Thematic Network for Understanding Mobility Prediction
Co-operation and co-ordination becomes indeed a more and more important necessity not only between the countries or regions but also between different types of institutions which operate at different level: first there is the European Commission with the definition and implementation of common transport policy, then the members states which develop national transport policy, and most of the time concentrate on long term national flows and more and more frequently regions which take an increasing role in transport policy definition in parallel with local institutions, acting in urban areas. All these interventions have to be made in a consistent way so that general goals of sustainable transport policy can be reinforced: from that perspective it is then clear that a common understanding of transport evolutions, according to different transport “stimulus” or policy measures is a very important prerequisite for co-operation in definition of a policy as well as for acceptance of such policies in implementation process.
THINK-UP is a thematic network of the 5th Framework Research Programme whose objective was to develop a “common platform of understanding” for transport forecast in Europe. This meant first to contribute to the development of demand forecasts for year 2005/2010, 2015 and 2020 which was the expected outcome of the project EXPEDITE. THINK-UP and EXPEDITE have worked in close relation all along the life of these two projects for the definition of the modelling tool, the scenarios to be tested as well as for interpretation of results, concerning in particular trends and transport, and modal shift.
The main objective of the project THINK-UP was to build a “common platform” of understanding for transport projections, so that co-operation in the definition of the transport policy, and in particular for long term decision process, could be facilitated and strengthened.

***

■ PROBLEM TO SOLVE
Copy the whole THINK-UP passage word for word, from its title through its final sentence.

■ EXTRACTED INFORMATION
***

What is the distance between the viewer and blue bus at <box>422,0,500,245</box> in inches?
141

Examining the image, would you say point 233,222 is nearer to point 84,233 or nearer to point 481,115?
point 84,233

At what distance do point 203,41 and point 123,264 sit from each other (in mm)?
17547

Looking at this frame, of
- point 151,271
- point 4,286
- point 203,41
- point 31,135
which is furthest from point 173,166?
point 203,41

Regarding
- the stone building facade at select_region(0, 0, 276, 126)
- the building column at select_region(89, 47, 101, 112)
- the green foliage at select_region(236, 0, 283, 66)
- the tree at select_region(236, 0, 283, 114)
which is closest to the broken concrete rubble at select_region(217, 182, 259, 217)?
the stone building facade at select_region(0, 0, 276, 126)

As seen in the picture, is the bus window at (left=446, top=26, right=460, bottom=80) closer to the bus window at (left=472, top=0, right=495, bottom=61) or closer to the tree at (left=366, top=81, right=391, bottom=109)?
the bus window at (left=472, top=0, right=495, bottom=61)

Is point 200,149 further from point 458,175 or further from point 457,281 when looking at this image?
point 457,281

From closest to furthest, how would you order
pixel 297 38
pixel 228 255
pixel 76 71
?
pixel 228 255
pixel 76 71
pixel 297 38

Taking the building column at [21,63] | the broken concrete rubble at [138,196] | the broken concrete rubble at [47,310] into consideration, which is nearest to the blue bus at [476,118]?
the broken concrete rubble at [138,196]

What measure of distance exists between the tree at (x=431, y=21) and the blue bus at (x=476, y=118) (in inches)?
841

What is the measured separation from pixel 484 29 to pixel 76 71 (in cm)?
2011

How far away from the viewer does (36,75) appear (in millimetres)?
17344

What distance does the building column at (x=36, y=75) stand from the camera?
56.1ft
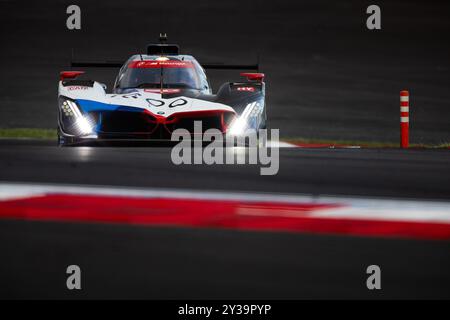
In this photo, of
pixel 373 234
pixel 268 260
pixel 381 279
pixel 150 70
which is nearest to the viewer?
pixel 381 279

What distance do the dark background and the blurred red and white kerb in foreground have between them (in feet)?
28.5

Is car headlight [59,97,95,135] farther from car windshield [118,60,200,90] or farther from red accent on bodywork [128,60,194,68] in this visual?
red accent on bodywork [128,60,194,68]

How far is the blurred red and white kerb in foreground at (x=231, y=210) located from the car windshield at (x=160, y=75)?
5.05 meters

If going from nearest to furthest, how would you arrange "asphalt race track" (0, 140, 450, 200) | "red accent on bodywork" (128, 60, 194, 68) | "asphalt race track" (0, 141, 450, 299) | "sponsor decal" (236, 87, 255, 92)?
"asphalt race track" (0, 141, 450, 299) → "asphalt race track" (0, 140, 450, 200) → "sponsor decal" (236, 87, 255, 92) → "red accent on bodywork" (128, 60, 194, 68)

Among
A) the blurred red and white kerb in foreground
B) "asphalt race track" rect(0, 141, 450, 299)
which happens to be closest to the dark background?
the blurred red and white kerb in foreground

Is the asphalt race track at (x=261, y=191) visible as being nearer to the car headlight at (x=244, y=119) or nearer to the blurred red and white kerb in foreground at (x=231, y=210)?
the blurred red and white kerb in foreground at (x=231, y=210)

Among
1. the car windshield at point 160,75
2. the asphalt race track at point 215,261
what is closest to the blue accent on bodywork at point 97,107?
the car windshield at point 160,75

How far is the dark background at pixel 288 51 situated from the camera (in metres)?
17.5

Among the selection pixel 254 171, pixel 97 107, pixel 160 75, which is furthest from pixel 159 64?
pixel 254 171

***

■ RESULT
Thematic Network for Understanding Mobility Prediction
Co-operation and co-ordination becomes indeed a more and more important necessity not only between the countries or regions but also between different types of institutions which operate at different level: first there is the European Commission with the definition and implementation of common transport policy, then the members states which develop national transport policy, and most of the time concentrate on long term national flows and more and more frequently regions which take an increasing role in transport policy definition in parallel with local institutions, acting in urban areas. All these interventions have to be made in a consistent way so that general goals of sustainable transport policy can be reinforced: from that perspective it is then clear that a common understanding of transport evolutions, according to different transport “stimulus” or policy measures is a very important prerequisite for co-operation in definition of a policy as well as for acceptance of such policies in implementation process.
THINK-UP is a thematic network of the 5th Framework Research Programme whose objective was to develop a “common platform of understanding” for transport forecast in Europe. This meant first to contribute to the development of demand forecasts for year 2005/2010, 2015 and 2020 which was the expected outcome of the project EXPEDITE. THINK-UP and EXPEDITE have worked in close relation all along the life of these two projects for the definition of the modelling tool, the scenarios to be tested as well as for interpretation of results, concerning in particular trends and transport, and modal shift.
The main objective of the project THINK-UP was to build a “common platform” of understanding for transport projections, so that co-operation in the definition of the transport policy, and in particular for long term decision process, could be facilitated and strengthened.